Особенно с приходом к власти Путина, — подумал я. — Ничего себе мелочь! Горы трупов. Но от высказывания вслух воздержался. Печень и почки уже вкусили царской ласки. Бить молодцы умели, хорошая школа. Не иначе как питерская. Теперь я стал лихорадочно соображать: какие же еще грехи за мной водятся, что им может быть от меня нужно? И, кажется, угадал.
— Вы знаете такого человека — Алексей Данилович Новоторжский? — спросил мужчина.
— А кто это? — задал я встречный вопрос. И тут же получил удар в ухо. Прямо гестапо какое-то. Если так пойдет и дальше, то очень скоро я перестану представлять для них интерес.
— Знаю, — сказал я. — Встречались.
— Нам нужно, чтобы вы информировали нас о каждом его шаге, — продолжил Олег Олегович, улыбаясь. И ведь такая симпатичная интеллигентная внешность! Да еще в очках. Никак не подумаешь, что ему доверена такая лютая власть над людьми. А впрочем, спецслужбы во все времена одинаковы.
— А что он натворил? — спросил я, потирая ухо.
— Вопросы здесь задаете не вы. Хотя отвечу. Он опасный психический больной, сбежал из клиники. Чрезвычайно умный, хитрый и изворотливый. За ним несколько трупов. Одержим специфической манией. Этого вам достаточно?
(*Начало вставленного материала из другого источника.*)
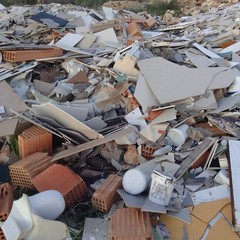Discarica abusiva in località Pozzo Sorgente: «Rifiuti e scarti edili»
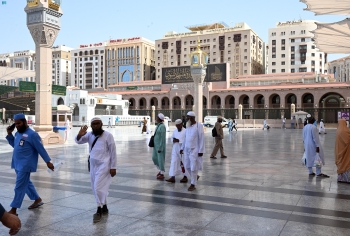 ضيوف الرحمن في المسجد النبوي - واس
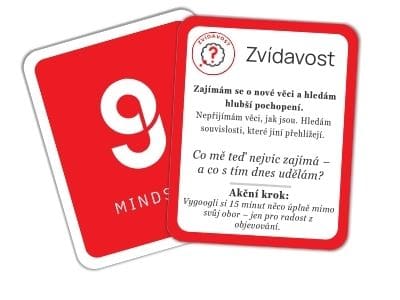 Karta STRATE9Y s označením ‚Zvídavost‘ – obsahuje výzvu k hlubšímu poznání, otázku k zamyšlení a akční krok, jak rozvíjet zvídavé myšlení.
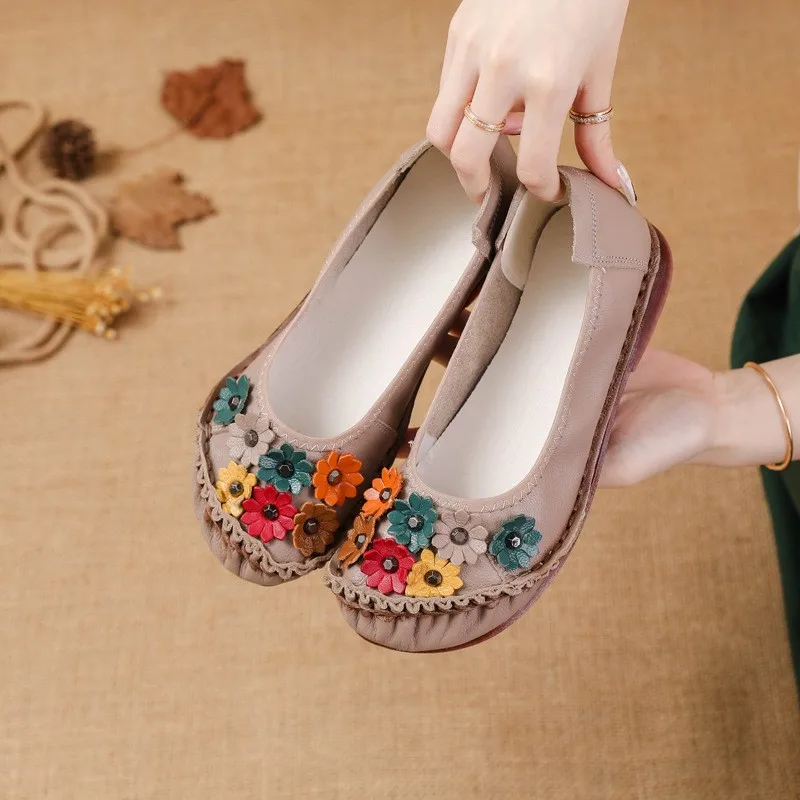Primavera nuovo arrivo in pelle da donna mocassino ballerine da donna mocassini fiore femminile piatto scarpe quotidiane donna flattie slip on scarpe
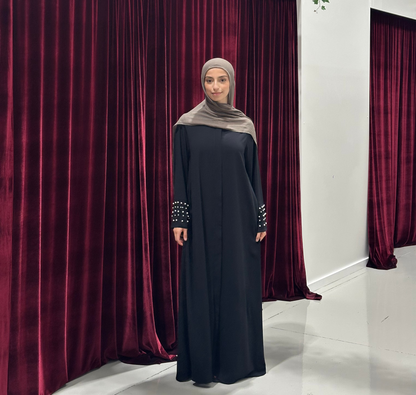 Amal Pearl Abaya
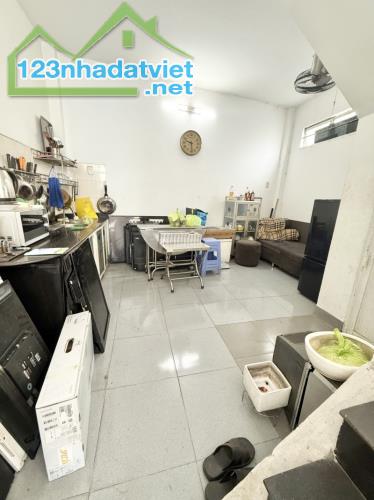 6 TỶ HƠN - NHÀ TRẦN HƯNG ĐẠO QUẬN 1 - HẺM 4M THÔNG, 5 CĂN RA MT - KD & CHO THUÊ 36M2 2 LẦU - 1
— С лихвой. Теперь не засну. А что же вы его сразу не возьмете? Насколько я понимаю, для этого у вас были все возможности.
— Правильно понимаете. Но нам этого пока и не нужно. Могу даже объяснить. Подобные больные обладают способностью находить самое правильное и верное решение, то есть находить путь. Как дети-индиго или страдающие аутизмом. Они видят и знают то, что недоступно обычным людям, простым смертным. На уровне подсознания.